Structured server-side logging

Every public-API request is logged server-side via pino. Each log line is a single JSON object suitable for ingestion into your log pipeline (Datadog, Sumo, ELK, BetterStack, Axiom, etc.). Guaranteed fields:

  • requestId — opaque id, also echoed in the X-Request-Id response header so you can correlate.
  • method + path + status + latencyMs.
  • orgId — from the URL.
  • tokenId — the authenticating service token (omitted for unauthenticated requests).
  • scope — the specific scope evaluated for the request.
  • idempotencyKey — when supplied.
  • idempotencyReplayedtrue when the response was served from the idempotency cache.
Warning
Logs never include request bodies, response bodies, or token secrets.
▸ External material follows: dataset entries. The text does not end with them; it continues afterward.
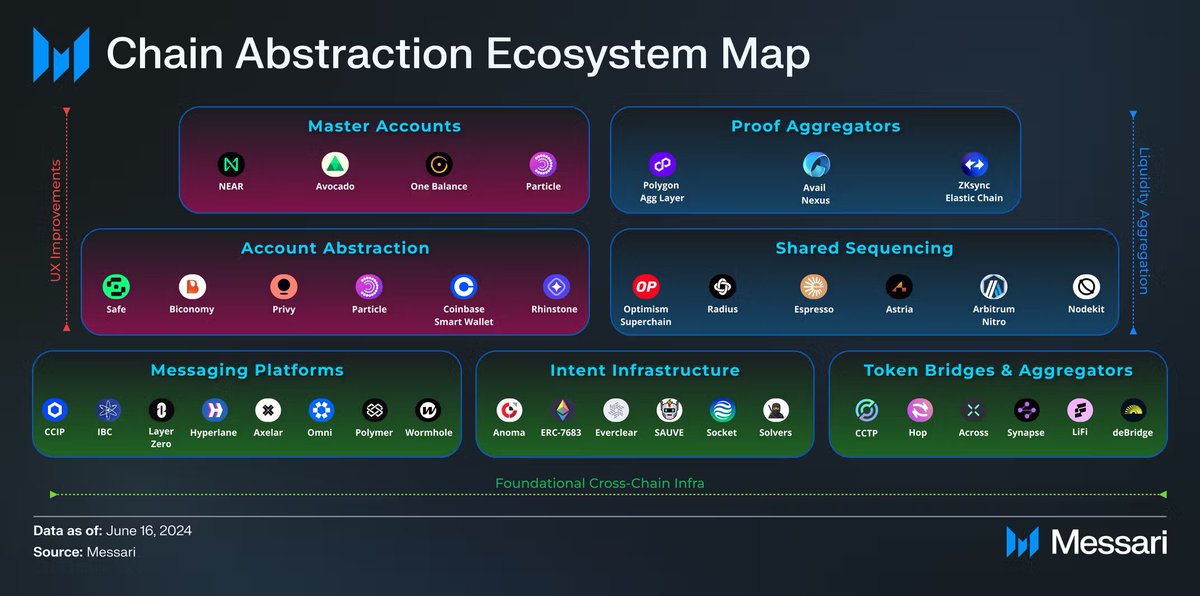 Chain Abstraction Ecosystem Map

UX Improvements

Master Accounts
NEAR
Avocado
One Balance
Particle

Proof Aggregators
Polygon Agg Layer
Avail Nexus
ZKsync Elastic Chain

Liquidity Aggregation

Account Abstraction
Safe
Biconomy
Privy
Particle
Coinbase Smart Wallet
Rhinstone

Shared Sequencing
OP
Optimism Superchain
Radius
Espresso
Astria
Arbitrum Nitro
Nodekit

Messaging Platforms
CCIP
IBC
Layer Zero
Hyperlane
Axelar
Omni
Polymer
Wormhole

Intent Infrastructure
Anoma
ERC-7683
Everclear
SAUVE
Socket
Solvers

Token Bridges & Aggregators
CCTP
Hop
Across
Synapse
LiFi
deBridge

Foundational Cross-Chain Infra

Data as of: June 16, 2024
Source: Messari

Messari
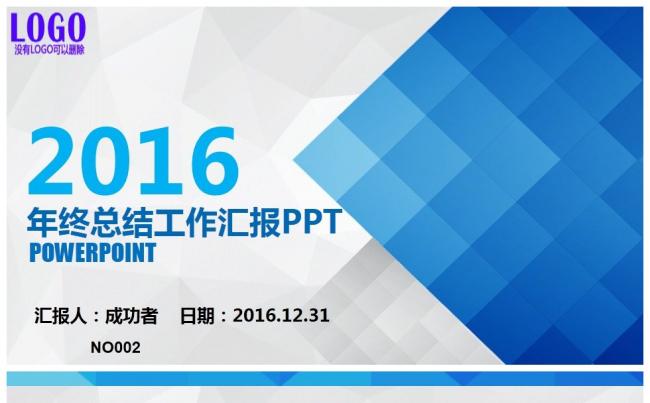 LOGO
没有LOGO可以删除

2016
年终总结工作汇报PPT
POWERPOINT

汇报人：成功者 日期：2016.12.31

NO002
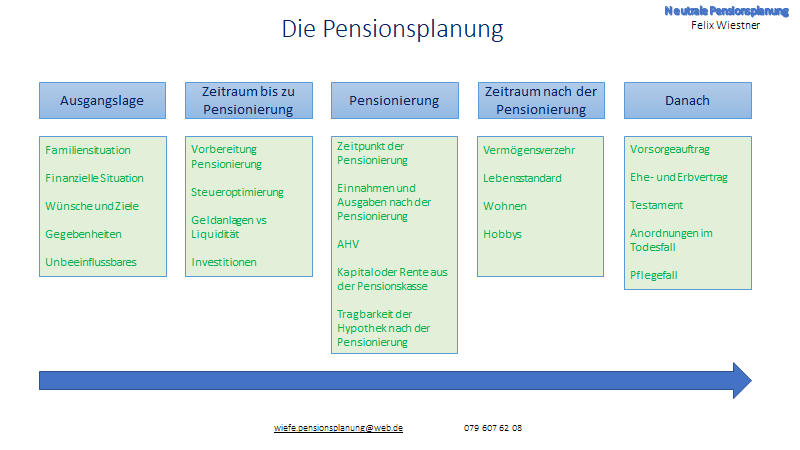 Neutrale Pensionsplanung
Felix Wiestner

Die Pensionsplanung

Ausgangslage

Familiensituation

Finanzielle Situation

Wünsche und Ziele

Gegebenheiten

Unbeeinflussbares

Zeitraum bis zu Pensionierung

Vorbereitung Pensionierung

Steueroptimierung

Geldanlagen vs Liquidität

Investitionen

Pensionierung

Zeitpunkt der Pensionierung

Einnahmen und Ausgaben nach der Pensionierung

AHV

Kapital oder Rente aus der Pensionskasse

Tragbarkeit der Hypothek nach der Pensionierung

Zeitraum nach der Pensionierung

Vermögensverzehr

Lebensstandard

Wohnen

Hobbys

Danach

Vorsorgeauftrag

Ehe- und Erbvertrag

Testament

Anordnungen im Todesfall

Pflegefall

wiefe.pensionsplanung@web.de 079 607 62 08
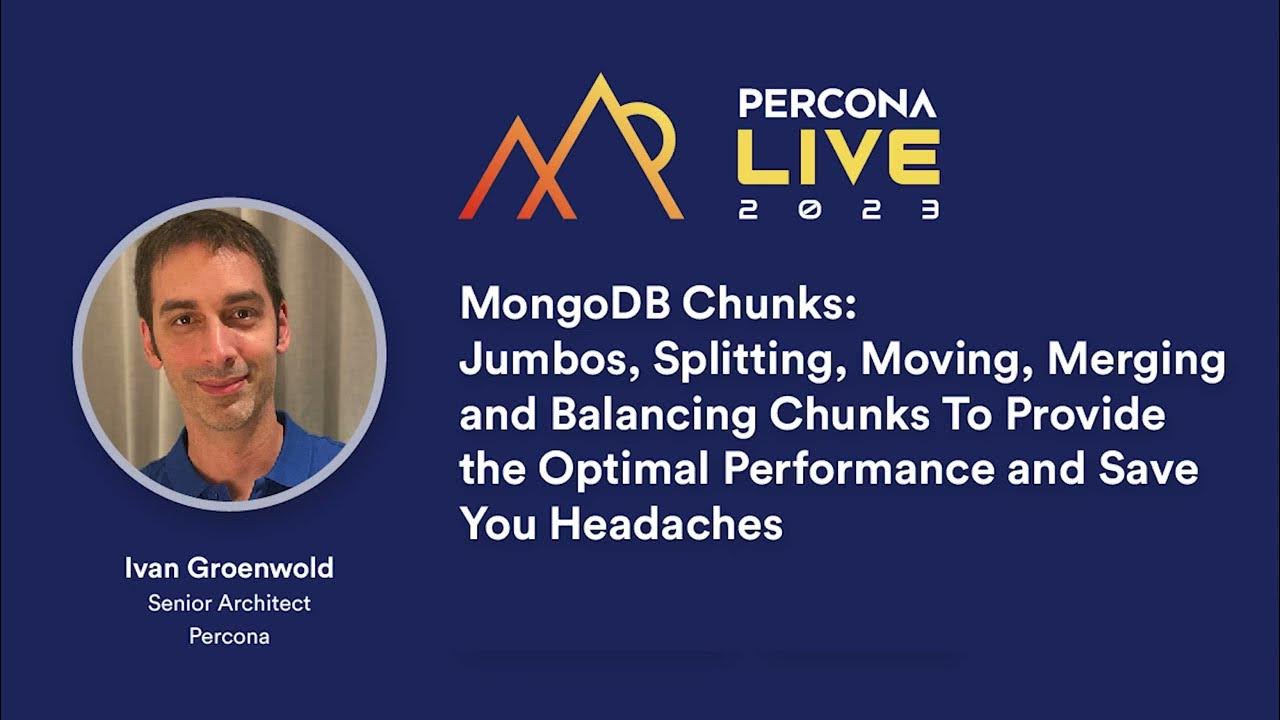 PERCONA
LIVE
2023

MongoDB Chunks:
Jumbos, Splitting, Moving, Merging and Balancing Chunks To Provide the Optimal Performance and Save You Headaches

Ivan Groenwold
Senior Architect
Percona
If you need the diff of a write, query the audit log; the structured log is for traffic shape, latency, and error rate.

Rate-limit headers as observability signal

Every response carries the standard rate-limit headers — graph them in your observability stack to spot capacity issues before they turn into 429s:

  • X-RateLimit-Limit — current quota (requests/minute) for this token + scope family.
  • X-RateLimit-Remaining — alarm on remaining/limit < 0.1.
  • X-RateLimit-Reset — unix timestamp; use to drive token-bucket back-off.
  • Retry-After — present only on 429 responses; respect it before retrying.
javascript
1// Forward rate-limit headers into your metrics pipeline
2function recordRateLimit(res) {
3  metrics.gauge('avsb_api.rate_limit.remaining', Number(res.headers.get('X-RateLimit-Remaining')))
4  metrics.gauge('avsb_api.rate_limit.limit', Number(res.headers.get('X-RateLimit-Limit')))
5}

Webhooks for state changes

For push-based observability — i.e. you want to be told when a resource changes rather than polling the audit log — subscribe to webhooks. Webhooks are configured per-project (snippet / experiment events) and per-org (token, flag, member events).

Event types relevant to API-token activity:

  • api_token.created / .rotated / .revoked
  • experiment.published / .paused / .completed
  • flag.rule.published / .archived
  • audit.entry.created — every audit entry, in real time.
bash
1curl https://app.avsb.cloud/api/orgs/<orgId>/webhooks \
2  -X POST \
3  -H "Authorization: Bearer avsb_svc_..." \
4  -H "Content-Type: application/json" \
5  -d '{
6    "url": "https://hooks.your-host/avsb",
7    "events": ["audit.entry.created"],
8    "secret": "whsec_..."
9  }'

Every webhook delivery is signed with an HMAC-SHA256 of the body keyed by your secret, passed as the X-AvsB-Signature header. Reject deliveries with an invalid signature.

Info
Webhook delivery is at-least-once with exponential back-off, so always de-duplicate by the delivery id header. See the Webhooks guide for the full signing flow, retry schedule, and replay UI.